» **INSTRUCTIONS TO FOLLOW**
For this exercise, transcribe all of the entries exactly.
#####
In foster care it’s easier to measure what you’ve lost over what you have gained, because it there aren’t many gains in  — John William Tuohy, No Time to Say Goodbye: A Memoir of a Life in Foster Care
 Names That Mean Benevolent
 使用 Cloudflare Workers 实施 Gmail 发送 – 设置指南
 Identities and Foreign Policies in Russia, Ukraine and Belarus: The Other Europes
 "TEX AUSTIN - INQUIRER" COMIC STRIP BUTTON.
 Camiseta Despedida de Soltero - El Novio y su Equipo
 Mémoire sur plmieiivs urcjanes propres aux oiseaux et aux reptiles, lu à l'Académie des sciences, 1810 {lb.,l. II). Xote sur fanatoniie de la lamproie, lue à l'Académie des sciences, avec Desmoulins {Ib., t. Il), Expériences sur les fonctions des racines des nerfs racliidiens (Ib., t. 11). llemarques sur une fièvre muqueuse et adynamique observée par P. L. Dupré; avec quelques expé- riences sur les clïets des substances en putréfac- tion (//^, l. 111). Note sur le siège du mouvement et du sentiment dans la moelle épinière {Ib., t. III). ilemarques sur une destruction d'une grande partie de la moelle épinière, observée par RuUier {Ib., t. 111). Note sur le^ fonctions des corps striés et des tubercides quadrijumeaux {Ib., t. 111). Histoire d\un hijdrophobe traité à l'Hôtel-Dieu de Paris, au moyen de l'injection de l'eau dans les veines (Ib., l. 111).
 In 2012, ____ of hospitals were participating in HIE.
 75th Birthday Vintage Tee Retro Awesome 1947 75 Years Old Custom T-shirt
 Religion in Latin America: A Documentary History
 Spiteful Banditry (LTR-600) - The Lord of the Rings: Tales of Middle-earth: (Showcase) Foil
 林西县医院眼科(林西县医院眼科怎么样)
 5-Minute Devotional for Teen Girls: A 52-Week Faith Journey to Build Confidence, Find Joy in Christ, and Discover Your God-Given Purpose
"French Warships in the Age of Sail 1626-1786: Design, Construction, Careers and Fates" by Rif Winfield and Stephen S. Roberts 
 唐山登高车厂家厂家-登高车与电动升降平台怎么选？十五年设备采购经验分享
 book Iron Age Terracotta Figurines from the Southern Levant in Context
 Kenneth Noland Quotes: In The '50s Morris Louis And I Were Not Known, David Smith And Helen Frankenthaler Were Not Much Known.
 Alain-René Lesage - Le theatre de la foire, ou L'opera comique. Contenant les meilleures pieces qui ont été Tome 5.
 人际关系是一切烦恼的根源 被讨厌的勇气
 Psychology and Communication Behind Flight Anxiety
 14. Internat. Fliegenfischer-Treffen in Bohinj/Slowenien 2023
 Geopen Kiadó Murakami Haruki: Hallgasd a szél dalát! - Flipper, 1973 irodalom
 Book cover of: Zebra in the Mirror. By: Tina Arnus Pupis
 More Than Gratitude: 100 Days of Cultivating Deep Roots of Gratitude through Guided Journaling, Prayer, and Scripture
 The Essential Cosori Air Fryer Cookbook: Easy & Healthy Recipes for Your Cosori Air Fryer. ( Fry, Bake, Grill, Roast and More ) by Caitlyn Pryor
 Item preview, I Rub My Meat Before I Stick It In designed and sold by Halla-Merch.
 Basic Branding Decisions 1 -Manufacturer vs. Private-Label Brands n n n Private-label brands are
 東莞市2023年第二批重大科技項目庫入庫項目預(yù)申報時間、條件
#####
» **WRITTEN RESPONSE**
In foster care it’s easier to measure what you’ve lost over what you have gained, because it there aren’t many gains in  — John William Tuohy, No Time to Say Goodbye: A Memoir of a Life in Foster Care
 Names That Mean Benevolent
 使用 Cloudflare Workers 实施 Gmail 发送 – 设置指南
 Identities and Foreign Policies in Russia, Ukraine and Belarus: The Other Europes
 "TEX AUSTIN - INQUIRER" COMIC STRIP BUTTON.
 Camiseta Despedida de Soltero - El Novio y su Equipo
 Mémoire sur plmieiivs urcjanes propres aux oiseaux et aux reptiles, lu à l'Académie des sciences, 1810 {lb.,l. II). Xote sur fanatoniie de la lamproie, lue à l'Académie des sciences, avec Desmoulins {Ib., t. Il), Expériences sur les fonctions des racines des nerfs racliidiens (Ib., t. 11). llemarques sur une fièvre muqueuse et adynamique observée par P. L. Dupré; avec quelques expé- riences sur les clïets des substances en putréfac- tion (//^, l. 111). Note sur le siège du mouvement et du sentiment dans la moelle épinière {Ib., t. III). ilemarques sur une destruction d'une grande partie de la moelle épinière, observée par RuUier {Ib., t. 111). Note sur le^ fonctions des corps striés et des tubercides quadrijumeaux {Ib., t. 111). Histoire d\un hijdrophobe traité à l'Hôtel-Dieu de Paris, au moyen de l'injection de l'eau dans les veines (Ib., l. 111).
 In 2012, ____ of hospitals were participating in HIE.
 75th Birthday Vintage Tee Retro Awesome 1947 75 Years Old Custom T-shirt
 Religion in Latin America: A Documentary History
 Spiteful Banditry (LTR-600) - The Lord of the Rings: Tales of Middle-earth: (Showcase) Foil
 林西县医院眼科(林西县医院眼科怎么样)
 5-Minute Devotional for Teen Girls: A 52-Week Faith Journey to Build Confidence, Find Joy in Christ, and Discover Your God-Given Purpose
"French Warships in the Age of Sail 1626-1786: Design, Construction, Careers and Fates" by Rif Winfield and Stephen S. Roberts 
 唐山登高车厂家厂家-登高车与电动升降平台怎么选？十五年设备采购经验分享
 book Iron Age Terracotta Figurines from the Southern Levant in Context
 Kenneth Noland Quotes: In The '50s Morris Louis And I Were Not Known, David Smith And Helen Frankenthaler Were Not Much Known.
 Alain-René Lesage - Le theatre de la foire, ou L'opera comique. Contenant les meilleures pieces qui ont été Tome 5.
 人际关系是一切烦恼的根源 被讨厌的勇气
 Psychology and Communication Behind Flight Anxiety
 14. Internat. Fliegenfischer-Treffen in Bohinj/Slowenien 2023
 Geopen Kiadó Murakami Haruki: Hallgasd a szél dalát! - Flipper, 1973 irodalom
 Book cover of: Zebra in the Mirror. By: Tina Arnus Pupis
 More Than Gratitude: 100 Days of Cultivating Deep Roots of Gratitude through Guided Journaling, Prayer, and Scripture
 The Essential Cosori Air Fryer Cookbook: Easy & Healthy Recipes for Your Cosori Air Fryer. ( Fry, Bake, Grill, Roast and More ) by Caitlyn Pryor
 Item preview, I Rub My Meat Before I Stick It In designed and sold by Halla-Merch.
 Basic Branding Decisions 1 -Manufacturer vs. Private-Label Brands n n n Private-label brands are
 東莞市2023年第二批重大科技項目庫入庫項目預(yù)申報時間、條件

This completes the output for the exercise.